== PASSAGE TO READ ==
....................
Key stakeholders can either have a positive or negative effect towards a business, or who are important to an organisation. Examples of key stakeholders may be funders, government, head of businesses and other community figures.
Customers: The customers are external stakeholders and they want the most they can get out of the business (in this case - school they have chosen to go to). As a business the customers want to see improvements in the organisation; for example improvements in the prices of products (better value for money). The brands of products are often important to customers too, therefore seeing good brands are also essential.
Suppliers: Suppliers are also external stakeholders. They don’t want to be supplying to someone who gives wrong orders all the time or an organisation that does not give the right payments at the right time; they should be able to pay debts within the time given. Therefore a bond needs to be earned between the business and suppliers for them to trust each other. If there is more trust then the suppliers can feel valued by the company.
Community: The community is also external. It is important that the business is what the people in the local community want. This is because the organisation can make a big impact on the community. The community want more good factors than bad – they wouldn’t want the organisation to give the community a bad reputation. Community leaders represent important interest groups as dangerous businesses would be unwanted by the community.
....................
== SHORT TASK A ==
Reproduce the part of the stakeholders text between "Suppliers: Suppliers are" and "by the company.", inclusive.
== SHORT TASK B ==
Answer these questions from the stakeholders text:
(i) What examples of key stakeholders are given?
(ii) What kind of organisation do suppliers not want to supply?
(iii) Why is it important that the business is what the local community wants?
The listing that comes next is separate from the stakeholders text.

== SOURCE EXCERPT ==
....................
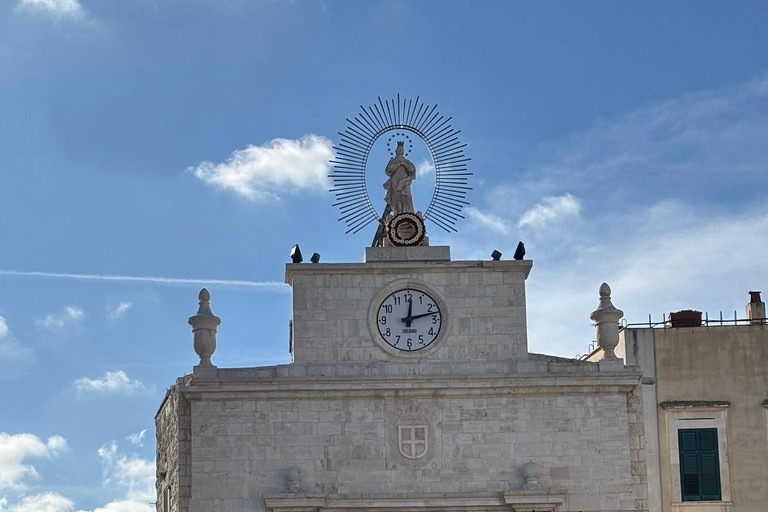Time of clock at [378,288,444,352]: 12:12
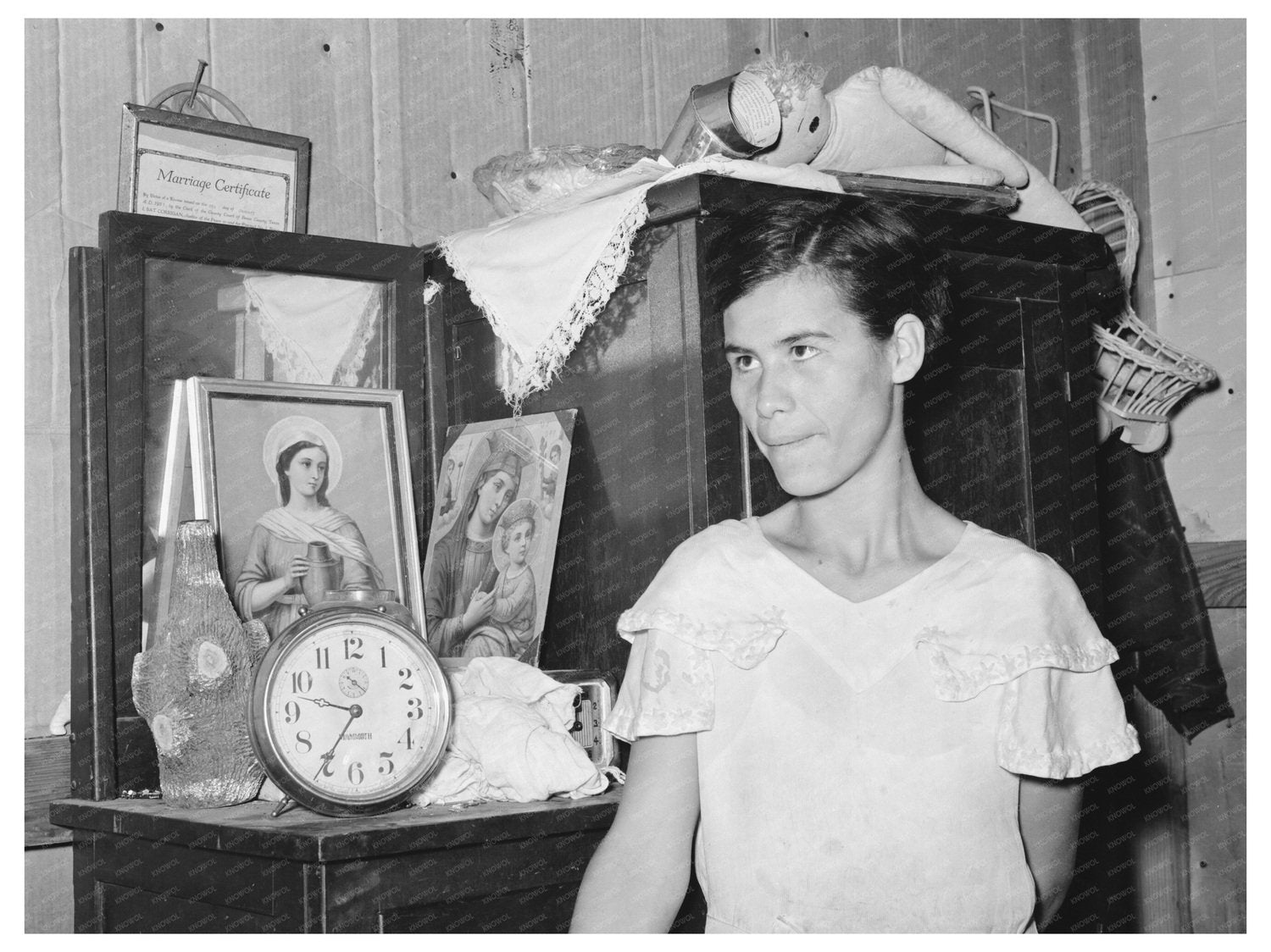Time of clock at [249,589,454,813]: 9:35
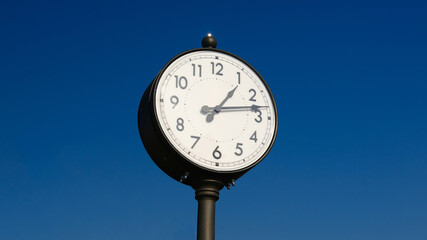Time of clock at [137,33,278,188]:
....................
== REPLY A ==
Suppliers: Suppliers are also external stakeholders. They don’t want to be supplying to someone who gives wrong orders all the time or an organisation that does not give the right payments at the right time; they should be able to pay debts within the time given. Therefore a bond needs to be earned between the business and suppliers for them to trust each other. If there is more trust then the suppliers can feel valued by the company.

== REPLY B ==
(i) Funders, government, head of businesses and other community figures.
(ii) One that gives wrong orders all the time or does not give the right payments at the right time.
(iii) Because the organisation can make a big impact on the community.